Researches show that volume expansion of silicon can be relieved through nanocrystallization, an ion diffusion path is shortened, electrochemical activity of the material is improved, and secondly, because metal generally has the characteristics of high conductivity and high mechanical strength, volume change of the silicon material in the lithium intercalation/deintercalation process can be effectively buffered through synthesis of various silicon-based alloys, and structural stability and conductivity of the material are improved. The ferrosilicon alloy is widely applied to the production of steel industry, casting industry and other industries, the process is mature, and the cost of raw materials is low. The amorphous carbon is used for coating, so that the conductivity of the composite material can be effectively improved, more paths are provided for electron transfer and lithium ion transmission, and the reversible capacity, the rate capability and the cycle performance of the composite material are improved.
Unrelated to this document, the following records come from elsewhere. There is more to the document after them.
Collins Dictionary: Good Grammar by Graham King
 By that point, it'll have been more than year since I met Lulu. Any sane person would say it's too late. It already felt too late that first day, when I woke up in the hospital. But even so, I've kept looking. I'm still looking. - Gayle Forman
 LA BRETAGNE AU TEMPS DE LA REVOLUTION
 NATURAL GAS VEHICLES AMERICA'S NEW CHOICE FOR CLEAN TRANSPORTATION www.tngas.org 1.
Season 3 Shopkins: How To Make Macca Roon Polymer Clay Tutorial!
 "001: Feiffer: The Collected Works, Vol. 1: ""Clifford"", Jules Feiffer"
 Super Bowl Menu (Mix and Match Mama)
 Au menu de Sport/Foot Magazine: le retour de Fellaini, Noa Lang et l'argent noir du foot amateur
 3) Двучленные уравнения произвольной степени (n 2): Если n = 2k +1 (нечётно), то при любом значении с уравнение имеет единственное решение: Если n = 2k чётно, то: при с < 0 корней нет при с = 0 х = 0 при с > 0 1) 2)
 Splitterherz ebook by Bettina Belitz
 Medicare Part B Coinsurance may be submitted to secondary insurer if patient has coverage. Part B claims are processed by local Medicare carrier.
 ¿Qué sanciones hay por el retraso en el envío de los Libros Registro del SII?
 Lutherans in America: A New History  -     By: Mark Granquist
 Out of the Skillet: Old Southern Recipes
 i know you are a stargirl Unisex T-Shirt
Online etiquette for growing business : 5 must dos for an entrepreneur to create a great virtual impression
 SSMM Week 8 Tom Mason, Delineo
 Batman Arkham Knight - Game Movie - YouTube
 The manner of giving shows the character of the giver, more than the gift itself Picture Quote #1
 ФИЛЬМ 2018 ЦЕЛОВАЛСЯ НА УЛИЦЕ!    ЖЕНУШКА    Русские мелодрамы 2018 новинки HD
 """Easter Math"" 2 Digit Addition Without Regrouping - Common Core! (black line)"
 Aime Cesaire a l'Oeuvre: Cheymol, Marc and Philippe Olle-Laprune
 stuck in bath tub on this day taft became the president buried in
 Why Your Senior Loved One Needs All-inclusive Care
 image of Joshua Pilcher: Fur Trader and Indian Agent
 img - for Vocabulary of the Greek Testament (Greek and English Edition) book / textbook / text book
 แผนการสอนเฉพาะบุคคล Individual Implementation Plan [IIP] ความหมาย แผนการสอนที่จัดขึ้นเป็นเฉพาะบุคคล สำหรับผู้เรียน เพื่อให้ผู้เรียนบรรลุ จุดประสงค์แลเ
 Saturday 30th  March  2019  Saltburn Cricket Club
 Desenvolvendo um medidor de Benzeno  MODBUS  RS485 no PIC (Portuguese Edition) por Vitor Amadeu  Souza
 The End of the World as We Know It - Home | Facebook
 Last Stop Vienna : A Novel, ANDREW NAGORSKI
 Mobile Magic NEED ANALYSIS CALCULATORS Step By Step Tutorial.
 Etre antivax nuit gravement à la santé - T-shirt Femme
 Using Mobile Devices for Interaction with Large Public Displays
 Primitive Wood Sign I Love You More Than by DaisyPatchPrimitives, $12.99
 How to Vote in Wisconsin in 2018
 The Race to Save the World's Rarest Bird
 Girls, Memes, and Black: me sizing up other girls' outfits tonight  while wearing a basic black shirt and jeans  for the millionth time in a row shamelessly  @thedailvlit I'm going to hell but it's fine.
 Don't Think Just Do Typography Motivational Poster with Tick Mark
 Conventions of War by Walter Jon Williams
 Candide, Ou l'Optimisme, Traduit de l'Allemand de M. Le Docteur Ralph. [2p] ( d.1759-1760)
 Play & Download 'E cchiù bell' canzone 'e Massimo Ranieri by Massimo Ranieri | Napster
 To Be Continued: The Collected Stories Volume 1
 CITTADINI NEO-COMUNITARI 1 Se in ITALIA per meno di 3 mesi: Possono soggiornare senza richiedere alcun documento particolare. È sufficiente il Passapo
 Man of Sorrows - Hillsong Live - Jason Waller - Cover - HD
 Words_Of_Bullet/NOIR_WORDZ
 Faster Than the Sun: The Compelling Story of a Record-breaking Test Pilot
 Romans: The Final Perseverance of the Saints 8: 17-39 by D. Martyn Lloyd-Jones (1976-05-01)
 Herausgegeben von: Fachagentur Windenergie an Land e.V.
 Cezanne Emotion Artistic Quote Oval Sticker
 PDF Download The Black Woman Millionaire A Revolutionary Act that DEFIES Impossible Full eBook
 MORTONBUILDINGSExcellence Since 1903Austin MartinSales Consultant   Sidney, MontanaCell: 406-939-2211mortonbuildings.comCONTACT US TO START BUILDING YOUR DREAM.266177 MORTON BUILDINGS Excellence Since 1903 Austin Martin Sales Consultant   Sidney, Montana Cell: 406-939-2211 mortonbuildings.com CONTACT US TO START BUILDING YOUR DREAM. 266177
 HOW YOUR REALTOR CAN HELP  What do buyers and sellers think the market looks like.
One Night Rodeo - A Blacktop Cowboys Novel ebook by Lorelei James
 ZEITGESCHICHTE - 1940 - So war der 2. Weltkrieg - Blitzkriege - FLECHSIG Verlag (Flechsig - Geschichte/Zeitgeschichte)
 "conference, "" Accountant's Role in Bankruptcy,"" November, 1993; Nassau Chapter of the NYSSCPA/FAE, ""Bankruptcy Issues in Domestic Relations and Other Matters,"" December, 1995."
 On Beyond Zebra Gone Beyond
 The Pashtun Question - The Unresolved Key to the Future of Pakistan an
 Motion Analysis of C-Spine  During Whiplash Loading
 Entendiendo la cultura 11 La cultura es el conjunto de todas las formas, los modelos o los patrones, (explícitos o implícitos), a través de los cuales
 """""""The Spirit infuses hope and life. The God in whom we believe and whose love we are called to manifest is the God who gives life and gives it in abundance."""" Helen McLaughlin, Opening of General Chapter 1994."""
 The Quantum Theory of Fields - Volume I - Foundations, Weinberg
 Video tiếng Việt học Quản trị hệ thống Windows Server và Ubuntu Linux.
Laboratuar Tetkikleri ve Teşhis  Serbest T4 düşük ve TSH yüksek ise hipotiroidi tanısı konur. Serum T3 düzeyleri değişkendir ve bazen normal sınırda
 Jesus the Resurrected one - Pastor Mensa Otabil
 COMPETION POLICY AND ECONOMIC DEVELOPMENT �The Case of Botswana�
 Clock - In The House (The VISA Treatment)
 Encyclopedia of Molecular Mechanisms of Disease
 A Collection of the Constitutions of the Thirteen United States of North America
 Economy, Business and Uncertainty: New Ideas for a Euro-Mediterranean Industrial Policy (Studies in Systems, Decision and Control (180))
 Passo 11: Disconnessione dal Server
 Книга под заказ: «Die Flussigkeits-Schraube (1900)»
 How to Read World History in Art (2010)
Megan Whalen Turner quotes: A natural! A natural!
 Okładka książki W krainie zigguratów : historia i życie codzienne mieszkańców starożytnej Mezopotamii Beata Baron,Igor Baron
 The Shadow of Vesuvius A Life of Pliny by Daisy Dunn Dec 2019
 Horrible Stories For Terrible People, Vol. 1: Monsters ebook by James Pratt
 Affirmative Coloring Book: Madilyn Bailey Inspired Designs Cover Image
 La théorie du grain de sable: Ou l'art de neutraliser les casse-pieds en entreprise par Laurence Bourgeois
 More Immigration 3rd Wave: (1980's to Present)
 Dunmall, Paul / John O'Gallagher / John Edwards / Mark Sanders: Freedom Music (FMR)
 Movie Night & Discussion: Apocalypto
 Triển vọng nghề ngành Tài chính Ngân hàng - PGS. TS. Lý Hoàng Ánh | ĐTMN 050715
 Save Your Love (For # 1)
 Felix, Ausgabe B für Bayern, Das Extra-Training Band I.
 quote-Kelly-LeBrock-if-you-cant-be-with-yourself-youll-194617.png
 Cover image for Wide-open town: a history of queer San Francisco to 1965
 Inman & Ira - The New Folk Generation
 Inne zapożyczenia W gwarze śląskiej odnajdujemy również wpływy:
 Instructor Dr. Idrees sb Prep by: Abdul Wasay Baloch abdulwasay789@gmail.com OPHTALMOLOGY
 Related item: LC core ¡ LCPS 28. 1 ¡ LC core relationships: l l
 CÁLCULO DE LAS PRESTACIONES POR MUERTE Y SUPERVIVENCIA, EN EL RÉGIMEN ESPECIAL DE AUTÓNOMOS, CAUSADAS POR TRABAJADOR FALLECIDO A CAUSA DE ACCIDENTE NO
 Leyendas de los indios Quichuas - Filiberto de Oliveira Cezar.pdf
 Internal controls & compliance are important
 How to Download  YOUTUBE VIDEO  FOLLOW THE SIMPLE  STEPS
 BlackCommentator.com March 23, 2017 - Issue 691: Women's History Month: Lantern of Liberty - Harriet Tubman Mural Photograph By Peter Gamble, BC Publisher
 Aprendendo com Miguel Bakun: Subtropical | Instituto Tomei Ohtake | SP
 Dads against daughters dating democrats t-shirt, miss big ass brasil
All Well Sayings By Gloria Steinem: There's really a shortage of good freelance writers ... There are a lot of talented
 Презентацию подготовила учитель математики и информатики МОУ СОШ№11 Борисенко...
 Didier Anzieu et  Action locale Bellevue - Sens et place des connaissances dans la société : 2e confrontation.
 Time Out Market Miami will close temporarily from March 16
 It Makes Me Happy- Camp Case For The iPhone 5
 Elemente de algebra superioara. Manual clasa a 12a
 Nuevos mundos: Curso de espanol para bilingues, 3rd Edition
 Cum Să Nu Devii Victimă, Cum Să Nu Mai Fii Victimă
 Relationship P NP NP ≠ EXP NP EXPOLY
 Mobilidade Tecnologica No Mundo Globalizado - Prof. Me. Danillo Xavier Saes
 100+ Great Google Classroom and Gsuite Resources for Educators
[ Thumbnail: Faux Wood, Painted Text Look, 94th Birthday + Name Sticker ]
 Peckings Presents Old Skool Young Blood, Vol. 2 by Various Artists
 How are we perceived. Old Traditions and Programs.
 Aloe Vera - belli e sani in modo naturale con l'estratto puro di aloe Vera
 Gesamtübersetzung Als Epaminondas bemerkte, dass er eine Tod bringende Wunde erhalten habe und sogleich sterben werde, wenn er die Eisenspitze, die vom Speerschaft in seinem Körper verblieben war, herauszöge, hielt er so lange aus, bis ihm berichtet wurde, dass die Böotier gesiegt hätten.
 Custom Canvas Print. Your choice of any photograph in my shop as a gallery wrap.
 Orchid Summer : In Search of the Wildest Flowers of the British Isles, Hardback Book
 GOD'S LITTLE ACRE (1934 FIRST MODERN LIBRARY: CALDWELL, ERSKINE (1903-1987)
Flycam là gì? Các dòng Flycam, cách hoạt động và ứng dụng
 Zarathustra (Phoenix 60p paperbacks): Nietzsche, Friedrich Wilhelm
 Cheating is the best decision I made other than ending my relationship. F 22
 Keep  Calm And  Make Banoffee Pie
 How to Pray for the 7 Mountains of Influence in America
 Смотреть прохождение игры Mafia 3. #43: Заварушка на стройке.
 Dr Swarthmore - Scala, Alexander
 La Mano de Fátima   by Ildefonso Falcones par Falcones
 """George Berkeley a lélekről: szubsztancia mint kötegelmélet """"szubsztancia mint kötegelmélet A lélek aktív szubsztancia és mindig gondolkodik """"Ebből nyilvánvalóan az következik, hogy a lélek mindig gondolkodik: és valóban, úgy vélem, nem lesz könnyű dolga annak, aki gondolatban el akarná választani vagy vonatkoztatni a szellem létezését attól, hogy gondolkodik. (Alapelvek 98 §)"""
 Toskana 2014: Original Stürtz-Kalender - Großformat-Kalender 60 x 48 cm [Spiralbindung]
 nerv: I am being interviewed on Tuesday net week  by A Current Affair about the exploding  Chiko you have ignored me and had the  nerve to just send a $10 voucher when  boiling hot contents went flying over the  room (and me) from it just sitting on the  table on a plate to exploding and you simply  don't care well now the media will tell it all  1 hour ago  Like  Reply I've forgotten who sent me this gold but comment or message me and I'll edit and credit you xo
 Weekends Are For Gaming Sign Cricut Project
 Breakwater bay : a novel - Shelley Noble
The existing preparation method of the ferrosilicon alloy and carbon compound generally comprises the steps of carrying out high-energy ball milling and high-temperature annealing treatment on elementary substance iron and elementary substance silicon to obtain the ferrosilicon alloy, then carrying out ball milling on the ferrosilicon alloy and a carbon source, calcining, and carrying out acid treatment to obtain the compound, wherein the method has the main defects that firstly, hydrochloric acid, sulfuric acid, nitric acid and the like adopted by the method have strong corrosivity and volatility, and environmental pollution is easily caused; secondly, the process is complex, the energy consumption of the carbon coating method is high, and the material is adhered to equipment to cause waste, so that the production cost is high, and the large-scale and commercial application of the carbon coating method is limited.
Disclosure of Invention
The invention aims to provide a ferrosilicon/carbon composite lithium ion battery cathode material and a preparation method thereof, which do not use corrosive acid treatment, adopt chemical coating to coat a carbon material, are environment-friendly, have low energy consumption and simple process, and are beneficial to large-scale production.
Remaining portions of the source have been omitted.